Zu Beirut gehören wummernde Diskotheken in der Nacht und Fünf-Sterne-Hotels am Platz der Märtyrer, durchlöcherte Häuserfassaden aus der Kriegszeit neben ultramodernen Neubauten.
«Hi, kifak, ça va?» – auf der Strasse ist ein Sprachenmix zu hören aus Englisch, Arabisch und Französisch, und es wirkt so, als würde sich niemand drum scheren. Hauptsache, das Leben funktioniert – und seien die Lebenswelten noch so gegensätzlich.

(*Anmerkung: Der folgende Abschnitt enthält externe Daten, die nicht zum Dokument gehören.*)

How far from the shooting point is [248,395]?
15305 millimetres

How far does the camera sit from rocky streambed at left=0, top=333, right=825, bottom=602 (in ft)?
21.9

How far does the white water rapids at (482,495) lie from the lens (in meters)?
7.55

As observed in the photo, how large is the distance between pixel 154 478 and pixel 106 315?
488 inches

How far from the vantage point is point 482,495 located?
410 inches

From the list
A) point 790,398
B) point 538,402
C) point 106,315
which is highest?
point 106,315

Seit Wochen demonstrieren die Libanesinnen und Libanesen gegen die Lügen der Regierung und die verrottende Infrastruktur. Zwischen Tyros im Süden und Tripoli im Norden bringen Hunderttausende ihren Ärger über die nicht funktionierende Wasser- und Stromversorgung und die Preisexplosion importierter Güter auf die Strasse. Sprechchöre verspotten die Politiker aller Lager. Dabei sind die Libanesen geeint wie selten in ihrer Wut: sunnitische und schiitische Muslime, Drusen und Christen.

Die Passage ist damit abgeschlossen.